■ **EXCERPTED TEXT**:
=== Section Start ===
As aforementioned, XGBoost4J-Spark seamlessly integrates Spark and XGBoost. The integration enables
users to apply various types of transformation over the training/test datasets with the convenient
and powerful data processing framework: Spark.

In this section, we use `Iris <https://archive.ics.uci.edu/ml/datasets/iris>`_ dataset as an example to
showcase how we use Spark to transform raw dataset and make it fit to the data interface of XGBoost.

Iris dataset is shipped in CSV format. Each instance contains 4 features, "sepal length", "sepal width",
"petal length" and "petal width". In addition, it contains the "class" column, which is essentially the
label with three possible values: "Iris Setosa", "Iris Versicolour" and "Iris Virginica".

Read Dataset with Spark's Built-In Reader
-----------------------------------------

The first thing in data transformation is to load the dataset as Spark's structured data abstraction, DataFrame.

.. code-block:: scala

  import org.apache.spark.sql.SparkSession
  import org.apache.spark.sql.types.{DoubleType, StringType, StructField, StructType}

  val spark = SparkSession.builder().getOrCreate()
  val schema = new StructType(Array(
    StructField("sepal length", DoubleType, true),
    StructField("sepal width", DoubleType, true),
    StructField("petal length", DoubleType, true),
    StructField("petal width", DoubleType, true),
    StructField("class", StringType, true)))
  val rawInput = spark.read.schema(schema).csv("input_path")

At the first line, we create a instance of `SparkSession <https://spark.apache.org/docs/latest/sql-getting-started.html#starting-point-sparksession>`_
which is the entry of any Spark program working with DataFrame. The ``schema`` variable defines the schema of DataFrame wrapping Iris data.
With this explicitly set schema, we can define the columns' name as well as their types; otherwise the column name would be the default ones
derived by Spark, such as ``_col0``, etc. Finally, we can use Spark's built-in csv reader to load Iris csv file as a DataFrame named ``rawInput``.

Spark also contains many built-in readers for other format. The latest version of Spark supports CSV, JSON, Parquet, and LIBSVM.

Transform Raw Iris Dataset
--------------------------

To make Iris dataset be recognizable to XGBoost, we need to

1. Transform String-typed label, i.e. "class", to Double-typed label.
2. Assemble the feature columns as a vector to fit to the data interface of Spark ML framework.

To convert String-typed label to Double, we can use Spark's built-in feature transformer
`StringIndexer <https://spark.apache.org/docs/latest/api/scala/org/apache/spark/ml/feature/StringIndexer.html>`_.

.. code-block:: scala

  import org.apache.spark.ml.feature.StringIndexer
  val stringIndexer = new StringIndexer().
    setInputCol("class").
    setOutputCol("classIndex").
    fit(rawInput)
  val labelTransformed = stringIndexer.transform(rawInput).drop("class")

With a newly created StringIndexer instance:

1. we set input column, i.e. the column containing String-typed label.
=== Section End ===
■ **YOUR TASK**:
Pick up the text on preparing the Iris dataset for XGBoost with Spark immediately after its last sentence, and carry it forward in the same style.

■ **RAW DATA**:
=== Section Start ===
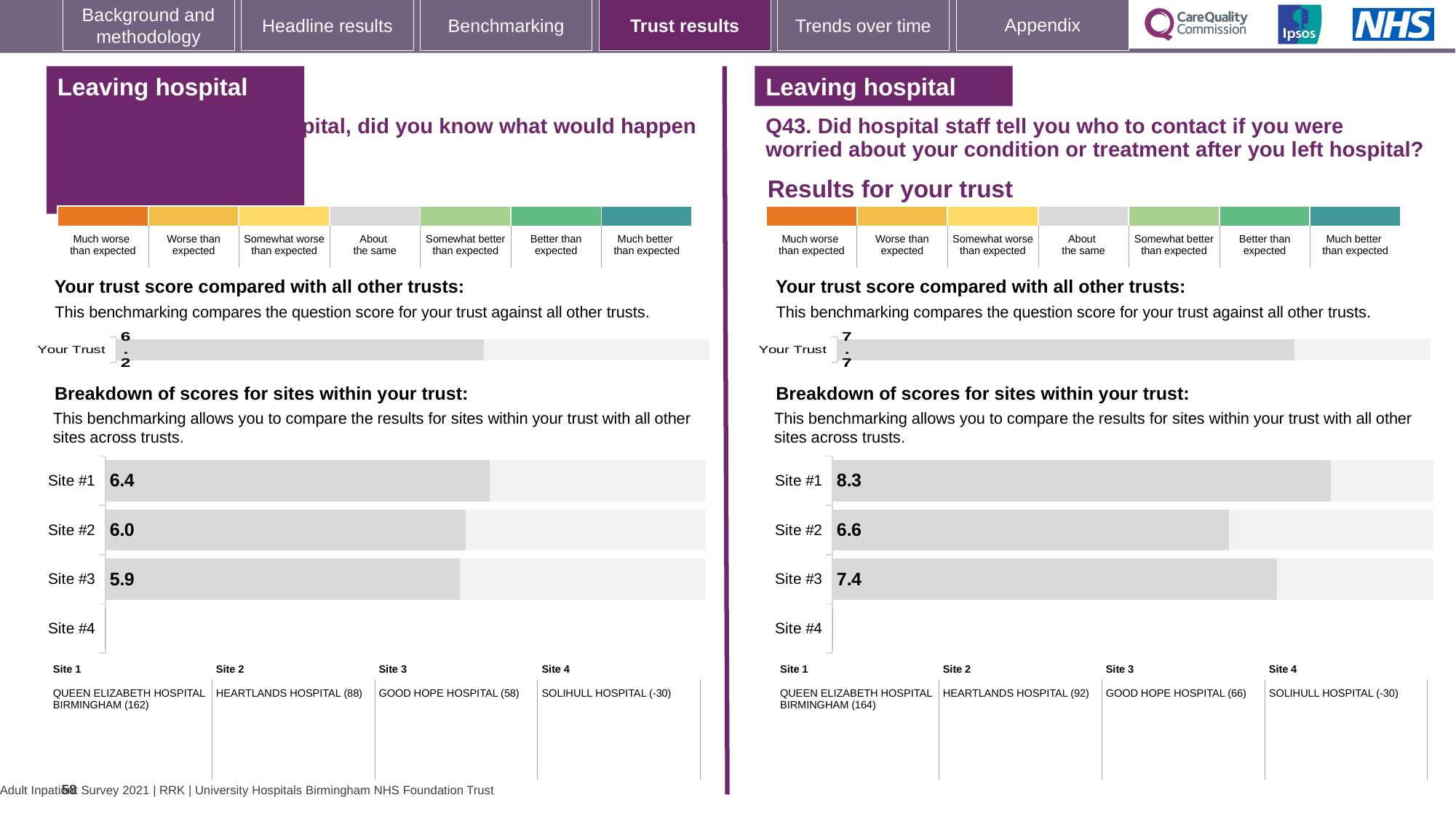
On the right-hand (Q43) 'Breakdown of scores for sites within your trust' chart, what is the score for Site #1? 8.3 What kind of chart is the right-hand (Q43) 'Breakdown of scores for sites within your trust' chart? Bar chart On the left-hand 'Breakdown of scores for sites within your trust' chart, what is the score for Site #3? 5.9 On the right-hand (Q43) 'Breakdown of scores for sites within your trust' chart, what is the score for Site #2? 6.6 On the right-hand (Q43) 'Breakdown of scores for sites within your trust' chart, which site has the highest score? Site #1 On the left-hand 'Breakdown of scores for sites within your trust' chart, what is the difference between the scores for Site #1 and Site #3? 0.5 On the right-hand (Q43) 'Breakdown of scores for sites within your trust' chart, which site has the lowest score among those with a bar shown? Site #2 On the left-hand 'Breakdown of scores for sites within your trust' chart, which has the larger score, Site #2 or Site #3? Site #2 On the right-hand (Q43) 'Breakdown of scores for sites within your trust' chart, what is the score for Site #3? 7.4 On the left-hand 'Breakdown of scores for sites within your trust' chart, what is the score for Site #1? 6.4 On the left-hand 'Breakdown of scores for sites within your trust' chart, which site has the highest score? Site #1 On the right-hand (Q43) 'Breakdown of scores for sites within your trust' chart, what is the difference between the scores for Site #1 and Site #2? 1.7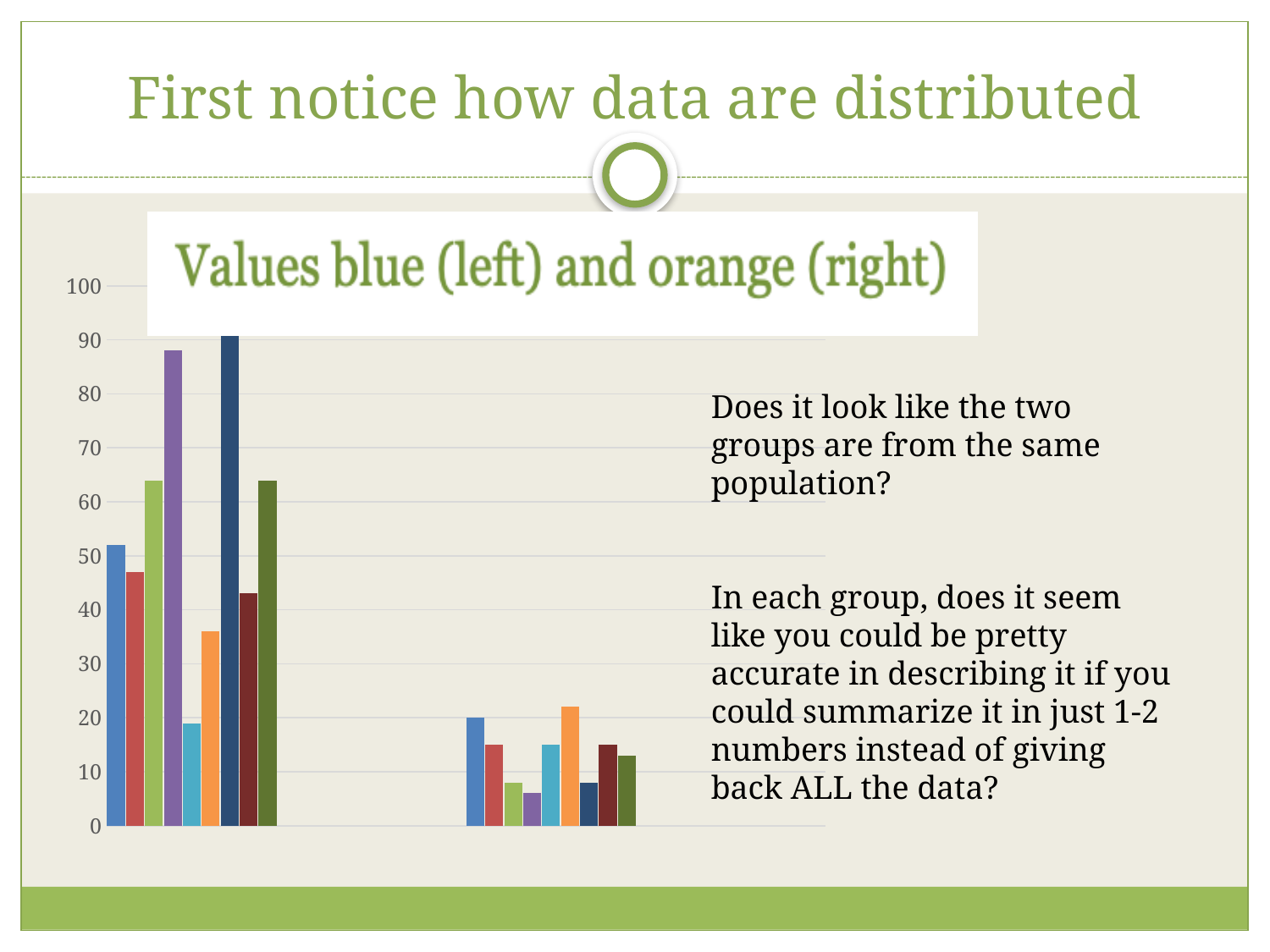
How many bars are in the left group of the chart? 9 Which bar in the left group is the tallest: the purple bar or the dark navy bar? the dark navy bar Is the value of the purple bar in the right group greater or less than 10? less Is the value of the purple bar in the left group greater or less than 80? greater What kind of chart is shown on the slide? bar chart What is the highest value shown on the vertical axis of the chart? 100 What is the title of the chart? Values blue (left) and orange (right) Are all the bars in the right group greater or less than 30? less How many bars are in the right group of the chart? 9 How many bars are plotted in total on the chart? 18 Which group of bars, left or right, has the tallest bar? left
=== Section End ===
■ **ANSWER TO THIS EXERCISE**:
2. we set output column, i.e. the column containing the Double-typed label.
3. Then we ``fit`` StringIndex with our input DataFrame ``rawInput``, so that Spark internals can get information like total number of distinct values, etc.

Now we have a StringIndexer which is ready to be applied to our input DataFrame. To execute the transformation logic of StringIndexer,
we ``transform`` the input DataFrame ``rawInput`` and to keep a concise DataFrame,
we drop the column "class" and only keeps the feature columns and the transformed Double-typed label column (in the last line of the above code snippet).

The ``fit`` and ``transform`` are two key operations in MLLIB. Basically, ``fit`` produces a "transformer", e.g. StringIndexer,
and each transformer applies ``transform`` method on DataFrame to add new column(s) containing transformed features/labels or
prediction results, etc. To understand more about ``fit`` and ``transform``, You can find more details in
`here <http://spark.apache.org/docs/latest/ml-pipeline.html#pipeline-components>`_.

Similarly, we can use another transformer, `VectorAssembler <https://spark.apache.org/docs/latest/api/scala/org/apache/spark/ml/feature/VectorAssembler.html>`_,
to assemble feature columns "sepal length", "sepal width", "petal length" and "petal width" as a vector.

.. code-block:: scala

  import org.apache.spark.ml.feature.VectorAssembler
  val vectorAssembler = new VectorAssembler().
    setInputCols(Array("sepal length", "sepal width", "petal length", "petal width")).
    setOutputCol("features")
  val xgbInput = vectorAssembler.transform(labelTransformed).select("features", "classIndex")

Now, we have a DataFrame containing only two columns, "features" which contains vector-represented
"sepal length", "sepal width", "petal length" and "petal width" and "classIndex" which has Double-typed
labels. A DataFrame like this (containing vector-represented features and numeric labels) can be fed to XGBoost4J-Spark's training engine directly.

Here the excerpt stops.